President’s Working Group recommends Congress quickly enact legislation regulating stablecoins - 04 November 2021
In the absence of such action, the group recommends that the FSOC consider steps it could take to address the risks of stablecoins.
Congress should quickly enact legislation to ensure that payment stablecoins are subject to a prudential federal framework on a consistent and comprehensive basis, according to a report from the President’s Working Group on Financial Markets (PWG), the Federal Deposit Insurance Corporation, and the Office of the Comptroller of the Currency. Stablecoins are a type of digital asset generally designed to maintain a stable value relative to the U.S. dollar. While stablecoins are currently used to facilitate trading of other digital assets, a fact sheet released in conjunction with the report noted that stablecoins could be more widely used in the future as a means of payment by households and businesses. However, the potential increase in the use of stablecoins also raises a “range of concerns, related to the potential for destabilizing runs, disruptions in the payment system, and concentration of economic power.”
“Stablecoins that are well-designed and subject to appropriate oversight have the potential to support beneficial payments options. But the absence of appropriate oversight presents risks to users and the broader system,” said Treasury Secretary Janet L. Yellen. “Current oversight is inconsistent and fragmented, with some stablecoins effectively falling outside the regulatory perimeter.”
The PWG believes that legislation should complement existing authorities with respect to market integrity, investor protection, and illicit finance. Specifically, the report recommends:
- To address risks to stablecoin users and guard against stablecoin runs, legislation should require stablecoin issuers to be insured depository institutions, which are subject to appropriate supervision and regulation, at the depository institution and the holding company level.
- To address concerns about payment system risk, in addition to the requirements for stablecoin issuers, legislation should require custodial wallet providers to be subject to appropriate federal oversight and should provide the federal supervisor of a stable coin issuer with the authority to require any entity that performs activities that are critical to the functioning of the stablecoin arrangement to meet appropriate risk-management standards.
- To address additional concerns about systemic risk and economic concentration of power, legislation should require stablecoin issuers to comply with activities restrictions that limit affiliation with commercial entities. Supervisors should have authority to implement standards to promote interoperability among stablecoins. In addition, Congress should consider other standards for custodial wallet providers, such as limits on affiliation with commercial entities or on the use of users’ transaction data.
Agency oversight. “While Congressional action is urgently needed to address the risks inherent in payment stablecoins, in the absence of such action,” the report recommends that the Financial Stability Oversight Council consider steps available to it to address the outlined risks. Such actions could include the designation of certain activities conducted within a stablecoin arrangement as, or is likely to become, systemically important payment, clearing, or settlement activities. In addition, the report notes that other federal agencies, such as the Securities and Exchange Commission or the Commodity Futures Trading Commission, may be able to implement rules to address some of the risks associated with stablecoins.
“The United States must do more to nurture a fast, safe, and competitive payments system,” said Rohit Chopra, director of the Consumer Financial Protection Bureau. “New technologies can help advance this goal, which would yield enormous benefits for consumers, workers, and small businesses.” He also indicated that while the CFPB was not included in preparing this report, the agency will “be taking several steps related to this market.”

Extracted entries
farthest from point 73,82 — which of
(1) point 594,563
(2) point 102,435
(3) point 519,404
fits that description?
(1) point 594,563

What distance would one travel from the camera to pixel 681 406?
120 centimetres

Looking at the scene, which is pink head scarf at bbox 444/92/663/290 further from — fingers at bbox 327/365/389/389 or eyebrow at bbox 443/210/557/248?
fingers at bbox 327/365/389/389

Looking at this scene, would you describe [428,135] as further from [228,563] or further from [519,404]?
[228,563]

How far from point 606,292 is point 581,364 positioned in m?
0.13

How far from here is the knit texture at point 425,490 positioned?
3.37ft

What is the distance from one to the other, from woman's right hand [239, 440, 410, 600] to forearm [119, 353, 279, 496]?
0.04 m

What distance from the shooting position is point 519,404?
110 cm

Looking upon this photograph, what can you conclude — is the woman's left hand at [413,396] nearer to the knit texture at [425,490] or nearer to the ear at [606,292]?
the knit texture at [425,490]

Problems to work on
- a) Answer these questions about the stablecoin article, one line each and marked to match:
(i) Which three bodies issued the report?
(ii) What kind of institution should legislation require stablecoin issuers to be?
(iii) Who is named as director of the Consumer Financial Protection Bureau?
- b) Reproduce word for word the passage of the stablecoin article starting at "- To address concerns" and ending at "appropriate risk-management standards.".
- c) Write the next part of the stablecoin article, picking up after its final sentence.

Answers
- a)
(i) The President’s Working Group on Financial Markets, the Federal Deposit Insurance Corporation, and the Office of the Comptroller of the Currency.
(ii) Insured depository institutions.
(iii) Rohit Chopra.

- b)
- To address concerns about payment system risk, in addition to the requirements for stablecoin issuers, legislation should require custodial wallet providers to be subject to appropriate federal oversight and should provide the federal supervisor of a stable coin issuer with the authority to require any entity that performs activities that are critical to the functioning of the stablecoin arrangement to meet appropriate risk-management standards.

- c)
According to Nellie Liang, Under Secretary for Domestic Finance, while the scope of the report is limited to stablecoins, “additional work on digital assets and other innovations related to cryptographic and distributed ledger technology is ongoing throughout the administration.” She noted that the administration and the regulatory agencies “will continue to collaborate closely on ways to foster responsible financial innovation, promote consistent regulatory approaches, and identify and address potential risks that arise from such innovation.”
Reaction. Lawmakers and industry groups were quick to release statements regarding the PWG report. Senate Banking Committee Chairman Sherrod Brown (D-Ohio) said that Congress “must work to ensure that any new financial technologies are subject to all the laws and regulations that protect investors, consumers, and markets.” Ranking Member of the House Financial Services Committee Patrick McHenry (R-NC) had the opposite take, stating “the Biden administration seems determined to stop innovation in its tracks—harming American consumers and our international competitiveness.”
Both Pat Toomey (R-Pa) and Cynthia Lummis (R-Wyo) noted that Congress should clarify which agencies have jurisdiction over stablecoins. “While Congress works on thoughtful legislation, I hope the administration will resist the urge to stretch existing laws in an effort to expand its regulatory authority,” said Toomey. Lummis agreed, stating, “As the report clearly states, though, Congress will, and should, have the final say.”
SEC Chair Gary Gensler called the report "thoughtful" and noted that stablecoins present a number of public policy challenges with respect to protecting investors because they can be securities, commodities, or derivatives. He observed further that stablecoins may be used for payments in the future, which will raise financial stability concerns. While Congress is evaluating the report, the SEC and CFTC "will deploy the full protections of the federal securities laws and the Commodity Exchange Act to these products and arrangements, where applicable," Gensler said.
Several industry groups, including the American Bankers Association, the Bank Policy Institute, and Public Citizen, released statements applauding the PWG report. According to Rob Nichols, president and CEO of the American Bankers Association, “Stablecoins have implications for consumers, the financial system and the broader economy, and careful consideration is required to determine how best to regulate this market. We look forward to continuing to engage with policymakers to ensure a robust discussion on this important issue.”